Datos de la publicación


Pegamentos como método de fijación de la malla en hernioplastia inguinal

Glues as a method of mesh fixation in inguinal hernioplasty


Resumen

Introducción: Existen distintos métodos de fijación de malla en la reparación de la hernia inguinal: traumáticos (sutura, tackers o grapas) y atraumáticos con mallas autoadhesivas o pegamentos (biológicos, semisintéticos, biosintéticos), siendo estos últimos el objetivo de nuestro estudio.

Resultados y discusión: La fijación traumática de la malla ha generado debate en la comunidad científica por el riesgo de dolor crónico y otras complicaciones, por lo que surgen nuevos métodos de fijación con el objetivo de disminuir dichas complicaciones siendo igual de efectivos en térmicos de recurrencia. En la literatura, encontramos numerosos estudios que comparan la fijación traumática con la fijación con pegamentos, determinando que la fijación con pegamento presenta menor tasa de dolor crónico a igual tasa de recidiva y de complicaciones postoperatorias, con menor tiempo quirúrgico y menor costo, siendo dicha evidencia no muy sólida hasta la fecha.

Conclusiones: La fijación de malla con pegamento presenta menor tasa de dolor crónico y menor tiempo quirúrgico, siendo igual de eficaz en términos de riesgo comparativo de recidiva, así como siendo más costo-efectiva. Si bien, todavía existe una falta de evidencia sólida para respaldar el uso rutinario de dicho tipo de fijación.

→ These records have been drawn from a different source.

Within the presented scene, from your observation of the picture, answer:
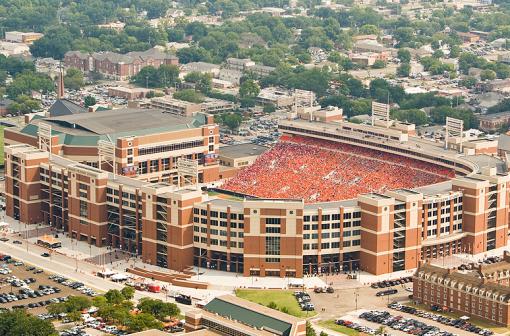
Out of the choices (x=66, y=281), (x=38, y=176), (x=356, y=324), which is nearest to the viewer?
(x=356, y=324)

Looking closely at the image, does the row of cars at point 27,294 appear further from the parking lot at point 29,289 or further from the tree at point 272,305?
the tree at point 272,305

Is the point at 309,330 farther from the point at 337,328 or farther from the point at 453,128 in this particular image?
the point at 453,128

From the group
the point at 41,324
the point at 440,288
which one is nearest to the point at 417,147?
the point at 440,288

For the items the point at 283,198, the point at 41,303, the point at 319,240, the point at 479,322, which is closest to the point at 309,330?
the point at 479,322

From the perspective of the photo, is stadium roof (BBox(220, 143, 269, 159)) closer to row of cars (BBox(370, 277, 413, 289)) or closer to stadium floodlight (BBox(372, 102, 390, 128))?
stadium floodlight (BBox(372, 102, 390, 128))

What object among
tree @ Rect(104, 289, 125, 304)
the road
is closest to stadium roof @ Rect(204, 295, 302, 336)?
the road

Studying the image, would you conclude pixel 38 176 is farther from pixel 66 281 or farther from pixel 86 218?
pixel 66 281

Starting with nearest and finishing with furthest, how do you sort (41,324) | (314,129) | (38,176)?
1. (41,324)
2. (38,176)
3. (314,129)
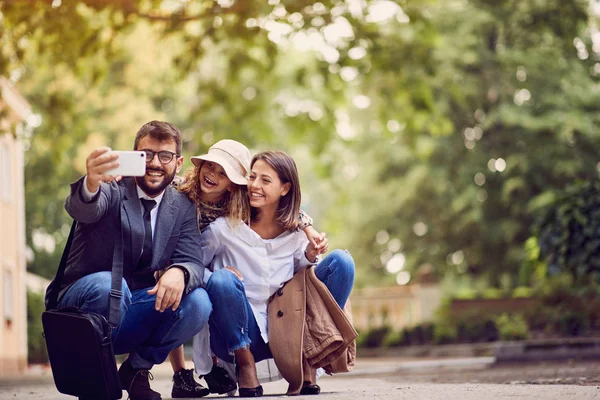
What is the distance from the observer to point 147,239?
17.2 feet

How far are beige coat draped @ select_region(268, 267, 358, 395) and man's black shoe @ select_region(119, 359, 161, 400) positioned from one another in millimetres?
749

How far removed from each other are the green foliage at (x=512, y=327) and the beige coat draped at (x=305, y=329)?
11.3 metres

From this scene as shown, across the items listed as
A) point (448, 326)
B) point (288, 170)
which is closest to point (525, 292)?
point (448, 326)

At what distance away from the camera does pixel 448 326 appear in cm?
1894

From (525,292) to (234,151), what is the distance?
16.5 metres

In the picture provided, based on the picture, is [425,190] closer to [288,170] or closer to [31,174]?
[31,174]

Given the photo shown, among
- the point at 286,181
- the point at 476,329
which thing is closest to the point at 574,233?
the point at 476,329

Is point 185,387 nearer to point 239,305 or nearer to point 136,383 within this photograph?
point 136,383

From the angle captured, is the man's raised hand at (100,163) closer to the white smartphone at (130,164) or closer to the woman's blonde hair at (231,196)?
the white smartphone at (130,164)

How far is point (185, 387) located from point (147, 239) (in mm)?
1208

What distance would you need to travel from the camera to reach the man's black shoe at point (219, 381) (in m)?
5.81

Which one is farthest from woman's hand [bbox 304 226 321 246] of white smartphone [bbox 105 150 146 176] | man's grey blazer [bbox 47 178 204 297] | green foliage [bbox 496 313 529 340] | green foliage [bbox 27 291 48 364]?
green foliage [bbox 27 291 48 364]

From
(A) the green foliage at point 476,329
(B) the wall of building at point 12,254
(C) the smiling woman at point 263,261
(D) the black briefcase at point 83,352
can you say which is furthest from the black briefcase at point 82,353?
(B) the wall of building at point 12,254

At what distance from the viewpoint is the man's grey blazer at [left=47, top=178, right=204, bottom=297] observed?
4969mm
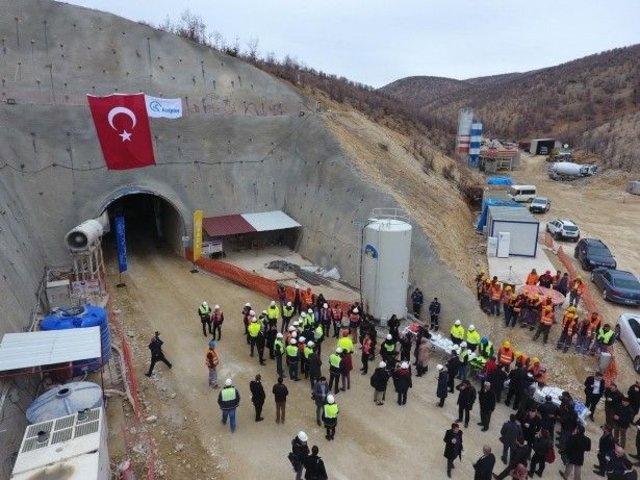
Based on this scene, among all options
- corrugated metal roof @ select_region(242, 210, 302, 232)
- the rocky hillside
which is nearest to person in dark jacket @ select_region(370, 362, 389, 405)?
corrugated metal roof @ select_region(242, 210, 302, 232)

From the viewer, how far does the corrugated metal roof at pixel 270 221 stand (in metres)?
26.9

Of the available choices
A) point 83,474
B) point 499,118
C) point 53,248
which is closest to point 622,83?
point 499,118

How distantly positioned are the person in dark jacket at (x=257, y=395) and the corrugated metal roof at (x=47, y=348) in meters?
3.88

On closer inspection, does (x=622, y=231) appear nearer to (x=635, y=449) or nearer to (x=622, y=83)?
(x=635, y=449)

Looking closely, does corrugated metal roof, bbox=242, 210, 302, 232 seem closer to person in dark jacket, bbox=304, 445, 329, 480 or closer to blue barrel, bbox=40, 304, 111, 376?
blue barrel, bbox=40, 304, 111, 376

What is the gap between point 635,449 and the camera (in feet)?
41.1

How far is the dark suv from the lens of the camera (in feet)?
80.3

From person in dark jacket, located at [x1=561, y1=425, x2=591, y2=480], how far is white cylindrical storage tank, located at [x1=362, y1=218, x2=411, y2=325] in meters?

Palabras Clave: hernia inguinal, reparación con malla, fijación de malla, pegamento tisular, dolor postoperatorio, inguinodinia crónica, recidiva herniaria.

Abstract

Introduction: There are different methods of mesh fixation in inguinal hernia repair: traumatic (suture, tackers or staples) and atraumatic, with self-adhesive mesh or glues (biological, semisynthetic, biosynthetic), the latter being the objective of our study.

Results and discussion: The mesh traumatic fixation has generated debate in the scientific community due to the risk of chronic pain and other complications, which is why new fixation methods have emerged with the aim of reducing these complications while being just as effective in terms of recurrence. In the literature, we found numerous studies that compare traumatic fixation with glues fixation, determining that glues fixation presents a lower rate of chronic pain, at the same rate of recurrence and postoperative complications, with less surgical time and less cost, said not very strong evidence to date.

Conclusions: Glue mesh fixation presents a lower rate of chronic pain and shorter surgical time, being just as effective in terms of comparative risk of recurrence, as well as being more cost-effective. However, there is still a lack of strong evidence to support the routine use of this type of fixation.

Keywords: inguinal hernia, mesh repair, mesh fixation, tissue glue, postoperative pain, chronic groin pain, hernia recurrence.



Introducción

En los últimos años, se ha demostrado que la mejor técnica de reparación de la hernia inguinal es la reparación sin tensión gracias a una malla sintética o biosintética. Para la fijación de este tipo de mallas existen distintas técnicas, unas traumáticas y otras atraumáticas.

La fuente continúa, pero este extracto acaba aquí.